Защита опоздала, но возница не оплошал, ловким маневром вывел колесницу из-под обстрела, и черный рой умчался прочь, быстро затерявшись в просторах Безначалья.
Гангею охватил злой азарт. Довольно! Всякому терпению есть предел! Грозный против Рамы и Ублюдка? Что ж, значит, так тому и быть!
Наскоро восстановив полуразрушенный щит, регент дал себе волю. Паутина раскалилась добела, и теперь ее сияние слепило внутренний взор. Паук забегал, засуетился, пожирая муху за мухой, и Грозный провозгласил мантру, которую буквально только что создал из двух более простых.
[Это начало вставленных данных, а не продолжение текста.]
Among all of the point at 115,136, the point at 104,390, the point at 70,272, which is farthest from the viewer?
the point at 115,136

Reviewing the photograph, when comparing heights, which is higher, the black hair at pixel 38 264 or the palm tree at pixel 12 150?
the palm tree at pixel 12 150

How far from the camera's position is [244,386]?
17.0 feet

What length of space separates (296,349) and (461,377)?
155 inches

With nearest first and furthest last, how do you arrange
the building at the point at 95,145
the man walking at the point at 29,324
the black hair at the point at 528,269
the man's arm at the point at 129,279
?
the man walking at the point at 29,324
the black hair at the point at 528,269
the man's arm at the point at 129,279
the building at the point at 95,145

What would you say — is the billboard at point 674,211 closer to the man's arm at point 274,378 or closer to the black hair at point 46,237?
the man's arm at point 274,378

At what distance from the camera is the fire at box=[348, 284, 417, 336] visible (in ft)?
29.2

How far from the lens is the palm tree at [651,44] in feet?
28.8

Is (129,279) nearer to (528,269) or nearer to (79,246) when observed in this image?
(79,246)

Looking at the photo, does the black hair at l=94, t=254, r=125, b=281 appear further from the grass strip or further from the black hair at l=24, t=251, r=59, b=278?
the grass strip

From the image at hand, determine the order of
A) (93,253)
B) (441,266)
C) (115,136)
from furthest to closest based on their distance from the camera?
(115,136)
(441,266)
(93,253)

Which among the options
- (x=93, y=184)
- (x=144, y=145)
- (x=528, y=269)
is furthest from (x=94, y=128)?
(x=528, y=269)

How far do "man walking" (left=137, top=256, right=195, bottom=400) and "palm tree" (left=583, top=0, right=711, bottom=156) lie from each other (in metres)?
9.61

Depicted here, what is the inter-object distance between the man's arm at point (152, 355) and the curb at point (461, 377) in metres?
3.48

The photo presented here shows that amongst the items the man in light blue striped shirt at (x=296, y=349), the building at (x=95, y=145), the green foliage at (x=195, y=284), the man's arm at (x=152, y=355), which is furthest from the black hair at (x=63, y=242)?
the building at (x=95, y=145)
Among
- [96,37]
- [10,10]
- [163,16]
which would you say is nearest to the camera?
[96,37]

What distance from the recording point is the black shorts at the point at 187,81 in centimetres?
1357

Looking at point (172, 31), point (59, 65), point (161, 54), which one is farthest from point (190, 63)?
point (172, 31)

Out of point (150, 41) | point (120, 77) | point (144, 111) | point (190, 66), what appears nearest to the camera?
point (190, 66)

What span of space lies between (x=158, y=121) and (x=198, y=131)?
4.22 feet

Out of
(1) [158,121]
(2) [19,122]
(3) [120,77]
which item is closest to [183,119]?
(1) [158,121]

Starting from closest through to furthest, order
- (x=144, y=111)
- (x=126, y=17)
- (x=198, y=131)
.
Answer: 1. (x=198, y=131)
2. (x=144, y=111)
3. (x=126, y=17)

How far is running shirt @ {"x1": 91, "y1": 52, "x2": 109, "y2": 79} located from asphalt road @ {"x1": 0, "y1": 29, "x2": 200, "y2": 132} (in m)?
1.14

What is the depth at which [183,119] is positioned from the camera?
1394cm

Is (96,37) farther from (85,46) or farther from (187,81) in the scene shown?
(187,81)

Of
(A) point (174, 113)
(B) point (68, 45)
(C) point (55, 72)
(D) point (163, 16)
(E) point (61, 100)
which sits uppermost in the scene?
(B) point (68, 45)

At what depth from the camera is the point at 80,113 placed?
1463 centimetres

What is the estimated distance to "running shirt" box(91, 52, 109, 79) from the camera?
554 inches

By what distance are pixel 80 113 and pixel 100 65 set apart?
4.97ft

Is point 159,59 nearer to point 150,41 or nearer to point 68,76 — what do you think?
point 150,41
Ответ не заставил себя ждать!
Содрогнулась ледовая равнина, поплыла, мгновенно становясь зыбкой, из недр Безначалья хлестнули кипящие столбы пара, колесница учителя покачнулась, и Гангея, уже торжествуя победу, послал вслед «Колебателю Тверди» «Пишача-Весельчака» вкупе с «Дремотой Чрева» — твои уроки не прошли даром, учитель!
Он видел, как задергался возница Ублюдок, не в силах сдержать позывы желудка, как неуправляемая колесница начала медленно заваливаться на бок — и тут все скрылось в клубах серного дыма, что вырвались из гигантской полыньи, язвы на теле оледенелых Предвечных вод.
«Все? — растерянно подумал Гангея. — Я победил?»
«А как же, малыш!» — насмешкой громыхнул простор, и объятая пламенем колесница вынеслась из чадного облака, срезая угол ристалища.
Рама правил конями сам, давая Ублюдку время отдышаться.
— И тогда стала дрожать земля вместе с ее горами, лесами и деревьями, — взвился над Безначальем пронзительно-приторный фальцет какого-то гандхарва, который не нашел лучшего момента для панегирика. — И все существа, палимые жаром битвы, пришли в крайнее уныние!..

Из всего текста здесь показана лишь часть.